The mother who adores God, but who would give anything
for a dress; the limits of the cooking combinations
for macaroni, eggs and beans; the brief and only escape
from that limited and desperate world that marihuana
provides; the pope’s visit and its consequences
in a country that for a long time has imagined that
it is secular; the sexual encounter of two women who
soon find themselves being observed and laughed at
by the local men who believe themselves the owners
of their intimacy; the boring fun of a young generation
without resources... what is missing from the image
that theses scenes paint is Hope.
Nonetheless, what it does not lack, above all, is
reality. Its pages are soaked in reality and it soon
permeates to the reader to become solidarity with
that young generation of Cubans who, removed for the
reality of their parents, perceive their own thanks
to their high level of education, since they are able
to recognize their limitations thanks to the intellectual
progress that the same society that limits them has
provided. It is a contradiction and, in this book,
a dead end that, after having removed the characters
from their parent’s reality, makes them crash
with an extreme and painful realism that they attack
with practicality while they try to navigate the bureaucracy
and delays that limit them.
Scenes for Tourists, while it does present
a criticism to actual Cubans society, is not a cry
for what it used to be, of for what it could be. The
reality of this book bases itself on its neutrality,
in its narrative of the individual experiences of
beings who would probably be unconventional in most
societies.
When the narrator tells about her trip to Toa, she
uses the present tense, with the authority that her
interior point of view offers her for having grown
and lived in the same society she criticizes. Her
being claims her right to Be, her right to Hope.

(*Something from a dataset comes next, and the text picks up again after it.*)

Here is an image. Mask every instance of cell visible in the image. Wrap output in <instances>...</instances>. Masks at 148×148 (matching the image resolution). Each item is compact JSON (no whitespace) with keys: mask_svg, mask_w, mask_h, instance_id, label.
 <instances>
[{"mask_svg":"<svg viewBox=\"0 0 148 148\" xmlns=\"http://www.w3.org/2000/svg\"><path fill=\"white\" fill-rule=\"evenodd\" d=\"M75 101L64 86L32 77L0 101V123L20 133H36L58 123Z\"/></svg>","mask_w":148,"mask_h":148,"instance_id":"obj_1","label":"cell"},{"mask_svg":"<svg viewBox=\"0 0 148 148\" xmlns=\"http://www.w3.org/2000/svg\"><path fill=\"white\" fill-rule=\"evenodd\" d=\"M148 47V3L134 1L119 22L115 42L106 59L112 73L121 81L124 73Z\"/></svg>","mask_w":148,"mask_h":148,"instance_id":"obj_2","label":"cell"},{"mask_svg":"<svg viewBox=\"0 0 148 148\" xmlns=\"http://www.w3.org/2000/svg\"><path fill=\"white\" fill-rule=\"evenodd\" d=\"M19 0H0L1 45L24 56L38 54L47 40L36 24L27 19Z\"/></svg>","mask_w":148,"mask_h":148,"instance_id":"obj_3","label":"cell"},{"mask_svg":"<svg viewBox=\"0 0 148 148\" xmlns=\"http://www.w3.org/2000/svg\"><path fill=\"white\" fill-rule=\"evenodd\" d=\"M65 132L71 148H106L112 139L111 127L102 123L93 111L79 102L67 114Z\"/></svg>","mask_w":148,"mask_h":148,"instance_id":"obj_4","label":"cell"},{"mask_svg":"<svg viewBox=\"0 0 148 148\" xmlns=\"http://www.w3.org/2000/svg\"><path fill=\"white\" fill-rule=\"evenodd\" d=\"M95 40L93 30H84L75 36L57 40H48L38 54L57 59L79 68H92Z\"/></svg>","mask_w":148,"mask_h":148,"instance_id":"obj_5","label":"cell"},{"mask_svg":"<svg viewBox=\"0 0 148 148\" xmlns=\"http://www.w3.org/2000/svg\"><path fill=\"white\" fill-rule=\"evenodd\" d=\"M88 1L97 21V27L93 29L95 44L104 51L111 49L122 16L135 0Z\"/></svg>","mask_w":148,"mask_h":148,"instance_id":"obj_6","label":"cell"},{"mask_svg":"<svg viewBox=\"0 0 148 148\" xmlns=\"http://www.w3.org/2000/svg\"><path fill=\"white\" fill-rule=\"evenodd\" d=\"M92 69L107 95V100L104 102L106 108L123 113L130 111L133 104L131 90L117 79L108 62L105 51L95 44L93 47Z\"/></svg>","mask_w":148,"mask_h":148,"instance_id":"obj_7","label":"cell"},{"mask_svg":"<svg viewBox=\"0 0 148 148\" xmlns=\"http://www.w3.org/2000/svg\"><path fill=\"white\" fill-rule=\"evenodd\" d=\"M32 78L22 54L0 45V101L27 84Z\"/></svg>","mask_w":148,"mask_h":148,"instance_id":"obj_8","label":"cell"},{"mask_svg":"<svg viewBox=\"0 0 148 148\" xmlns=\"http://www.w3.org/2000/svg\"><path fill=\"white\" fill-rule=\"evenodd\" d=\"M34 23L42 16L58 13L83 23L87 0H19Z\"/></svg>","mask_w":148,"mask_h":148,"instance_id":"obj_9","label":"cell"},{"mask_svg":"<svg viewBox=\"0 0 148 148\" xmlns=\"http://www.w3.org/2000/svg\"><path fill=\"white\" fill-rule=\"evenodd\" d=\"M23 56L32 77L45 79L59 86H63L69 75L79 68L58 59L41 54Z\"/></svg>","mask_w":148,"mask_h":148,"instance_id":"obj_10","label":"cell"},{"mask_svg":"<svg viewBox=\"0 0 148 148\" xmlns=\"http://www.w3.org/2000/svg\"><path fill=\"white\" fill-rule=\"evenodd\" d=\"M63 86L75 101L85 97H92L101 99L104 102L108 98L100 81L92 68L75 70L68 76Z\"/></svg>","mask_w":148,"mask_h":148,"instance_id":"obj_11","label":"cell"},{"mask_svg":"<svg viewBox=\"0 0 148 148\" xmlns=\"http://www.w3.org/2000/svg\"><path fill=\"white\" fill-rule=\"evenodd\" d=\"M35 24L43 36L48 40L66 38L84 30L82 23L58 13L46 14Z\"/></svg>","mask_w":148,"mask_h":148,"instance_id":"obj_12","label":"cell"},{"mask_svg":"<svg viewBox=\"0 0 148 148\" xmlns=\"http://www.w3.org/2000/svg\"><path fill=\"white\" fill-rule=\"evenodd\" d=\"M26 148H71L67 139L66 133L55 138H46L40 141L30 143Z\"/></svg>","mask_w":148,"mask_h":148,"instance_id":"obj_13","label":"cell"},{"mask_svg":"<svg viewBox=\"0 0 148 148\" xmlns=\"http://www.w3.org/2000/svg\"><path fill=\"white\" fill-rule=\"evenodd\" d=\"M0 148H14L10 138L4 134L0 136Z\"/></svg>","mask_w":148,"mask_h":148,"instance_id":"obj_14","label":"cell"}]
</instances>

Almost at the end of the last scene, the narrator
confesses: "I accommodate, I live the situation
without tragedies", which summarizes the attitude
of what seems to be, according to this book, a generation.
The book ends with the definition of a tunnel: "artificially
opened subterranean gallery"... and through the
image of the tunnel comes the idea of light, that
the reader has received through reading this book
and that the young narrator’s voice will undoubtedly
end up finding within her own humanity.